Peter Abraham rules:
* This will be in my story tomorrow: As the celebration slowed, reliever Kyle Farnsworth took note of the fact that the Red Sox would occupy the same sodden room tomorrow. "The best thing is Boston has to come in here next," he said. "It's the smell of victory they've got to smell. You can print that."
* The Yanks were celebrating with Nicholas Feuillatte champagne and cans of Labatts. Pretty good, eh?
* Jason Giambi, ever an original, had a bottle of Jack Daniels. Brian Bruney took a healthy swig.
* The team watched the Red Sox game together. Once the final out was made, Joe Torre gave them a toast, said he was proud of what they accomplished and that there were 11 more wins to go. Then the celebration started.
* Say what you want about Torre. But virtually every player said the Yankees don't win this year without him. Back in June, when they were four games out and looked vulnerable, he kept them together. "We're not standing here without that man," Mariano Rivera told me, pointing to Torre. "All this, this is what he has done. Eleven years of this."

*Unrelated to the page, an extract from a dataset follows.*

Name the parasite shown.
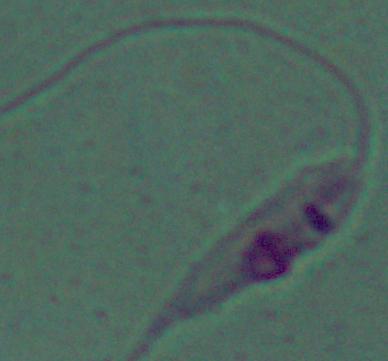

* Melky Cabrera, Robinson Cano and Jose Veras celebrated like madmen. Hopping around, singing songs in Spanish, dousing everybody.
* Randy Johnson, whose head nearly scraped the slanted celing of the small clubhouse, had himself a good time. But he, Mike Mussina and a lot of the veteran guys quickly turned the conversation to what comes next when we asked them questions.
* As the party was wearing down, Derek Jeter took command of the room. Told everybody to get ready to get on the bus to the airport. "Now we keep rolling," he said. "Let's go."
* Bernie Williams hugged every teammate and coach. He and Torre had a moment.
* Gary Sheffield actually grabbed a few reporters around the neck in semi hugs. As Sam Borden of the Daily News said, "Sheff is a strong, strong man."
* You had to feel good for guys like Aaron Guiel. Baseball lifer, never been around a team like this. He was sitting there at one point looking overwhelmed. I went over and shook his hand. "This must be great," I said. "You have no idea," he replied.
* One of the bullpen catchers, Mike Borzello, hugged Mike Myers and said, "Welcome to the dark side. You're not with the Sox any more."
* You know what is just ridiculous? That MLB has sold advertising on the plastic sheets that cover the lockers. Budweiser, the official beer of keeping your clothes dry.